EU risks ‘tectonic changes’ as migrant flow swells to over 700,000

Austria to build Slovenia border fence to 'control' migrant flow

Escorted by police, migrants move through fields after crossing from Croatia, in Rigonce, Slovenia on Tuesday.
Escorted by police, migrants move through fields after crossing from Croatia, in Rigonce, Slovenia on Tuesday.
block

AFP, Ljubljana :
Europe’s worst migration crisis since World War II risks triggering “tectonic changes”, a top EU official warned Tuesday, as figures showed more than 700,000 newcomers have reached the continent’s Mediterranean shores this year.
“The situation will deteriorate even further,” European Council president Donald Tusk said, warning of a “new wave of refugees (arriving) from Aleppo and other Syrian regions under Russian bombardment”.
“I have no doubt that this challenge has the potential to change the European Union we have built,” he told the European Parliament in Strasbourg.
“And what is even more dangerous, it has the potential to create tectonic changes in the European political landscape. And these are not changes for the better.”
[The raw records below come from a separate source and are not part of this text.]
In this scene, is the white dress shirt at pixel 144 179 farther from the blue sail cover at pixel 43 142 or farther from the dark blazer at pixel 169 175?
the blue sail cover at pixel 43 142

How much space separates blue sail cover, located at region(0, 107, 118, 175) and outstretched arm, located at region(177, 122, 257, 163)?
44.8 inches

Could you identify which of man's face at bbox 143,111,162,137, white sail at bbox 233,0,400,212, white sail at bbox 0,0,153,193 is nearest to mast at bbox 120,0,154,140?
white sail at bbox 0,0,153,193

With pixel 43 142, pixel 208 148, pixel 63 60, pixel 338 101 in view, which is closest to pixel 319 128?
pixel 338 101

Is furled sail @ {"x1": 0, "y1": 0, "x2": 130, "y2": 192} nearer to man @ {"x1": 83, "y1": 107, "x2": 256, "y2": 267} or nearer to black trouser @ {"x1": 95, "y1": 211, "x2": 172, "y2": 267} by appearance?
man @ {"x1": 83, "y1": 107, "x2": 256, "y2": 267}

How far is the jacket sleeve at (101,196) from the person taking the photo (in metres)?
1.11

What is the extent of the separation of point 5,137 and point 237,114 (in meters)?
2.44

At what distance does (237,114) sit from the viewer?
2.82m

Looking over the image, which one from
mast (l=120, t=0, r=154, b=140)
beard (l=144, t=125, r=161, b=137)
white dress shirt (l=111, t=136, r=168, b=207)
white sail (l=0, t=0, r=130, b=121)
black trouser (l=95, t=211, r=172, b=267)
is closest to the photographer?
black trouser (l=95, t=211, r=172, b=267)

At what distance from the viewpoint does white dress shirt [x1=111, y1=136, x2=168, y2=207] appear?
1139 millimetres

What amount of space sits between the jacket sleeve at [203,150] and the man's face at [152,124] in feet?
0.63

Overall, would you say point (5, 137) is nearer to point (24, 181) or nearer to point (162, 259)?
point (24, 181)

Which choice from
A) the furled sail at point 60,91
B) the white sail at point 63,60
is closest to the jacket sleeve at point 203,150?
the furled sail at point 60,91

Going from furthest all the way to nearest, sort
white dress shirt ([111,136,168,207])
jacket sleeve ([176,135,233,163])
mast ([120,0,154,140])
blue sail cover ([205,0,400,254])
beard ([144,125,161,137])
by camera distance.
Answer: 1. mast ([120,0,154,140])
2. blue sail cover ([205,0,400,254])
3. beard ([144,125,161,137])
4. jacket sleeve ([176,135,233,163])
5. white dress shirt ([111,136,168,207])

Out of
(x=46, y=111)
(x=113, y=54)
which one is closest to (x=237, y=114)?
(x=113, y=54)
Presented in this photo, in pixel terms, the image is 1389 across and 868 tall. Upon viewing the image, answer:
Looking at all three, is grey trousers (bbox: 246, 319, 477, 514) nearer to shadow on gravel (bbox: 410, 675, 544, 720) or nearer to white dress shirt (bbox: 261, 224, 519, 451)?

European Commission president Jean-Claude Juncker meanwhile slammed EU member states for providing less than half of the guards pledged to the bloc’s Frontex border agency in migrant hotspots Greece and Italy.
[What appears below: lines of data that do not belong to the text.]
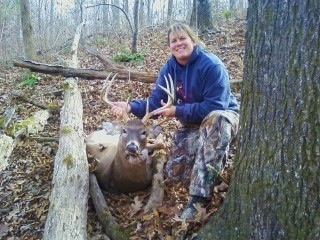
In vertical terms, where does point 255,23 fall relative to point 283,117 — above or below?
above

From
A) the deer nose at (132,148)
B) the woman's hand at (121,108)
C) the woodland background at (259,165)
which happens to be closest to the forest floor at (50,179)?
the woodland background at (259,165)

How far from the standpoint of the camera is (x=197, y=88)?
14.8 ft

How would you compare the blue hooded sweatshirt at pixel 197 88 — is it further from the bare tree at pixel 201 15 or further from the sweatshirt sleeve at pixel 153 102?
the bare tree at pixel 201 15

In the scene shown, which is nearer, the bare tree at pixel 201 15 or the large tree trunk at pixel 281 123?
the large tree trunk at pixel 281 123

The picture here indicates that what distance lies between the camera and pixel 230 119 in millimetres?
4012

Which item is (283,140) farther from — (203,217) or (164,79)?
(164,79)

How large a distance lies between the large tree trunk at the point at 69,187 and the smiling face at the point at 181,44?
5.71ft

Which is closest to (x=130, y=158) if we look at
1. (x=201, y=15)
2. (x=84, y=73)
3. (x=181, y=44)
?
(x=181, y=44)

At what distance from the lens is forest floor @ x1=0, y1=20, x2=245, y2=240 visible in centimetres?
393

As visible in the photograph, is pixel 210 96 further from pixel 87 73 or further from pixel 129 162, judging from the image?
pixel 87 73

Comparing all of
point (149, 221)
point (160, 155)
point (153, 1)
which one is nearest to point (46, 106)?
point (160, 155)

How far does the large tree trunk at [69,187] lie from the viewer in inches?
146

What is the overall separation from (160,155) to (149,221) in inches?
48.3

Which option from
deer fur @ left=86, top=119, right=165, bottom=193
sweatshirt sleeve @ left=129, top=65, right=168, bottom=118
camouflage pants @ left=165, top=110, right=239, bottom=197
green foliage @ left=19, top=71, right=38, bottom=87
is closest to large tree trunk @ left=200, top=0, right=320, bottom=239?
camouflage pants @ left=165, top=110, right=239, bottom=197
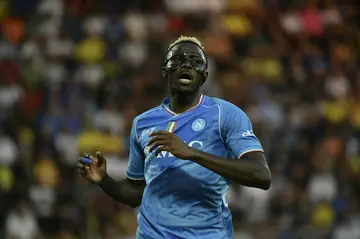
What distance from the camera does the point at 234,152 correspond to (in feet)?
16.4

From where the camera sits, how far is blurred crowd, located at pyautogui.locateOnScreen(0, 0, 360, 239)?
11.7m

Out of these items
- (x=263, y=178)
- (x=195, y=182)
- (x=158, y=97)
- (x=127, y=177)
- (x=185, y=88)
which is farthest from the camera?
(x=158, y=97)

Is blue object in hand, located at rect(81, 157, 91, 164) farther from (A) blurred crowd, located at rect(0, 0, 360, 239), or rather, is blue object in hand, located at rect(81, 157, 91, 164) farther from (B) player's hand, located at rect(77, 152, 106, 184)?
(A) blurred crowd, located at rect(0, 0, 360, 239)

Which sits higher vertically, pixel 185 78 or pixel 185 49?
pixel 185 49

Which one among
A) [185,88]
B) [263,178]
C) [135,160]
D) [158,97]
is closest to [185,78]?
[185,88]

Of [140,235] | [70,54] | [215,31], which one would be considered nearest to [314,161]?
[215,31]

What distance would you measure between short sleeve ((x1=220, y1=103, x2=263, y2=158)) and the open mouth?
25 cm

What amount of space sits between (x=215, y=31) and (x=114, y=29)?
63.0 inches

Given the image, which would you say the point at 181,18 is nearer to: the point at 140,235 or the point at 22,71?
the point at 22,71

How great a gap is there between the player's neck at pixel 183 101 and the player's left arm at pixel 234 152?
235mm

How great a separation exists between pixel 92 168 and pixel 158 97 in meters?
7.66

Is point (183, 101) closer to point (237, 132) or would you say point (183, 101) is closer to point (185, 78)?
point (185, 78)

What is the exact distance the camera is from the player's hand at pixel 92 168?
5.52m

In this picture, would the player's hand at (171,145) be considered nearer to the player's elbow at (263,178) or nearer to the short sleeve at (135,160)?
the player's elbow at (263,178)
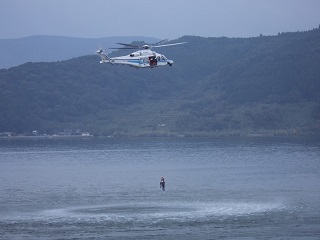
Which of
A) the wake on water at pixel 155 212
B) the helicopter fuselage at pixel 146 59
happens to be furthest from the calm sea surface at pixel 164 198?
the helicopter fuselage at pixel 146 59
“Member states have been moving slowly at a time when they should be running,” he said.
Of the 775 border guards needed, EU countries have only provided 326 over the past month, Juncker said, adding that many bloc members had also failed so far to keep their promises of financial support.
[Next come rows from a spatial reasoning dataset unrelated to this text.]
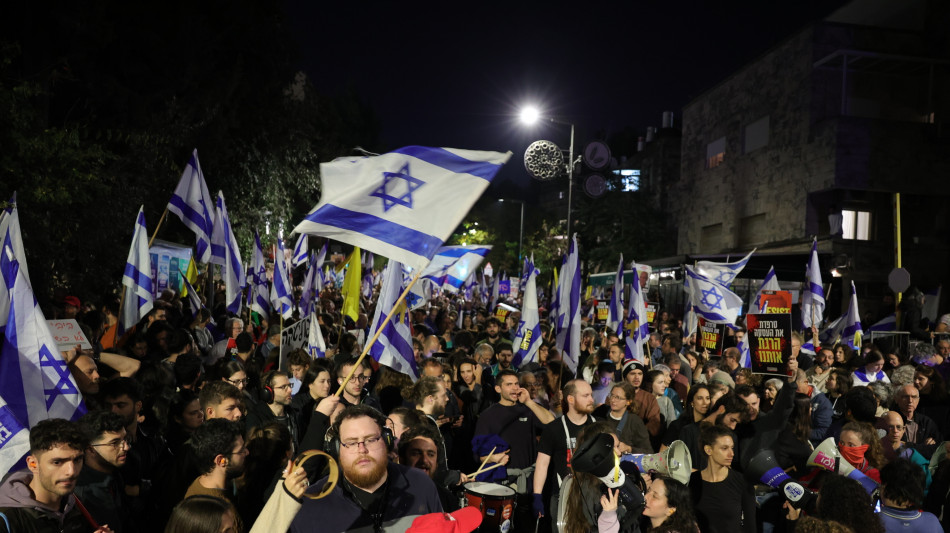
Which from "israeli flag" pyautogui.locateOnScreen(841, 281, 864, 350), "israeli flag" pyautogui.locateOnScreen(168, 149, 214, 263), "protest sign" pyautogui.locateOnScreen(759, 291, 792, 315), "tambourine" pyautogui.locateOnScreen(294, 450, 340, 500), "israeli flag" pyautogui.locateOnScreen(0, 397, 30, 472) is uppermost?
"israeli flag" pyautogui.locateOnScreen(168, 149, 214, 263)

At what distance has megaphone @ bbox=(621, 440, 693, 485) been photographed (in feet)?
17.1

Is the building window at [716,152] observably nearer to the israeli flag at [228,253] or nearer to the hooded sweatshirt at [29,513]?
the israeli flag at [228,253]

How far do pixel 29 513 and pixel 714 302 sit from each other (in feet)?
39.1

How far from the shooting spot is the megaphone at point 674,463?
523cm

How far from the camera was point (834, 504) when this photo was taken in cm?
472

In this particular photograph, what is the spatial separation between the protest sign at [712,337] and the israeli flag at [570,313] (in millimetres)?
3504

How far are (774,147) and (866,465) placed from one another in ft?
100

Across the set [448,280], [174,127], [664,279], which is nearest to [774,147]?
[664,279]

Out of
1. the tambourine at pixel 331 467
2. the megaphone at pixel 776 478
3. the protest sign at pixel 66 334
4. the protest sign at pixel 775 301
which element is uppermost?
the protest sign at pixel 775 301

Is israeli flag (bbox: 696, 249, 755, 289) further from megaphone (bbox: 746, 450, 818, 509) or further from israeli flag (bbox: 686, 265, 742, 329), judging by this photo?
megaphone (bbox: 746, 450, 818, 509)

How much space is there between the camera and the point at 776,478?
18.7 feet

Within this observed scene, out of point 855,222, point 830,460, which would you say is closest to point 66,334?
point 830,460

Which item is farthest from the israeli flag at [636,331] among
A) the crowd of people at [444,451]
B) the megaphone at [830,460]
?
the megaphone at [830,460]

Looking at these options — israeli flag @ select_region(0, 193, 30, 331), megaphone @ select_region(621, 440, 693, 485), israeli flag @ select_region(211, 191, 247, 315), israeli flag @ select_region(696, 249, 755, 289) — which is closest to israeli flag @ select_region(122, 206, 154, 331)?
israeli flag @ select_region(211, 191, 247, 315)
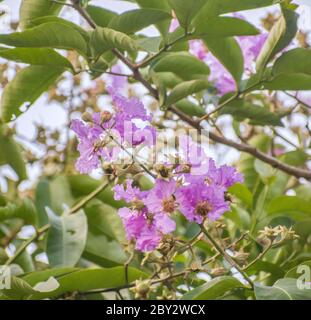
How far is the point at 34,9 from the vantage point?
54.5 inches

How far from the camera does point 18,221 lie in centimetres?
174

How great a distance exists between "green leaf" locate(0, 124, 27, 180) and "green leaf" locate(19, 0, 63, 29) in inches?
20.2

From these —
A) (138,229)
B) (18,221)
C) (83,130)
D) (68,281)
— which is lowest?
(18,221)

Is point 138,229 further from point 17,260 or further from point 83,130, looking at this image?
point 17,260

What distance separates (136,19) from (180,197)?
1.17 feet

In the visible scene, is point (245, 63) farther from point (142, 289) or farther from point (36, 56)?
point (142, 289)

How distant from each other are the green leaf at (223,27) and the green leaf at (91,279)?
42 centimetres

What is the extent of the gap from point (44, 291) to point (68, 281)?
60 mm

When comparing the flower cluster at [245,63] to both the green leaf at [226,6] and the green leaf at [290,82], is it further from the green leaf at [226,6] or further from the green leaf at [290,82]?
the green leaf at [226,6]

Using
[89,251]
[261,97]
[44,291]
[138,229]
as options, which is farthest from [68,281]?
[261,97]

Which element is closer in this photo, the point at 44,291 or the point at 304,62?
the point at 44,291

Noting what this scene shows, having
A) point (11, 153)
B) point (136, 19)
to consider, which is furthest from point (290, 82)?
point (11, 153)

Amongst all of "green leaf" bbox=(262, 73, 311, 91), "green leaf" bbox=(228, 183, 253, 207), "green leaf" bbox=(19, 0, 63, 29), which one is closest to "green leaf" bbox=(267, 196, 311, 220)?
"green leaf" bbox=(228, 183, 253, 207)

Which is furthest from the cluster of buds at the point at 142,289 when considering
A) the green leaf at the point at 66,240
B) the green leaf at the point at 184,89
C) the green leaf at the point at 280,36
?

The stinging criticism came after the EU vowed to help set up 100,000 places in reception centres in Greece and along the migrant route through the Balkans as part of a 17-point action plan devised with the countries most affected by the crisis.
German Chancellor Angela Merkel and French President Francois Hollande held talks in Paris on Tuesday, with a French official saying afterwards the two shared “the same position on what should be done politically and… on the front line”.
Vienna report adds: Austria will build a fence along its border with fellow EU member Slovenia to slow down the migrant flow, Interior Minister Johanna Mikl-Leitner said Wednesday.
Both countries are part of the passport-free Schengen zone and have been key transit countries for tens of thousands of refugees and migrants desperately seeking to reach northern Europe via the Balkans.
“This is about ensuring an orderly, controlled entry into our country, not about shutting down the border,” she told public broadcaster Oe1.
The politician of the conservative OeVP party added that the situation risked escalating as people were forced to wait in freezing temperatures for hours before being allowed to cross from one nation into another.
“We know that in recent days and weeks individual groups of migrants have become more impatient, aggressive and emotional. If groups of people push from behind, with children and women stuck in-between, you need stable, massive measures,” Mikl-Leitner said.
On Tuesday, the minister had already hinted at the fence during a visit to the Spielfeld border crossing, saying that she was considering “structural measures” to be implemented at the checkpoint.
Last week, she drew strong criticism from opposition members for saying that it was time for the EU to “build fortress Europe”.
But the Socialist Democrats (SPOe), who are in a ruling national coalition with the Conservatives, on Wednesday appeared to side with Mikl-Leitner.
SPOe Defence Minister Gerald Klug said he could imagine barriers and containers at the Spielfeld border “to be able to control the migrants in an orderly manner”.
More than 700,000 people fleeing war and misery have reached Europe’s Mediterranean shores so far this year, with a majority coming from Syria, Afghanistan and Iraq.
From Greece, they begin a gruelling trek through the western Balkans and central Europe in the hope of reaching the EU’s economic powerhouse Germany, the preferred destination for many migrants.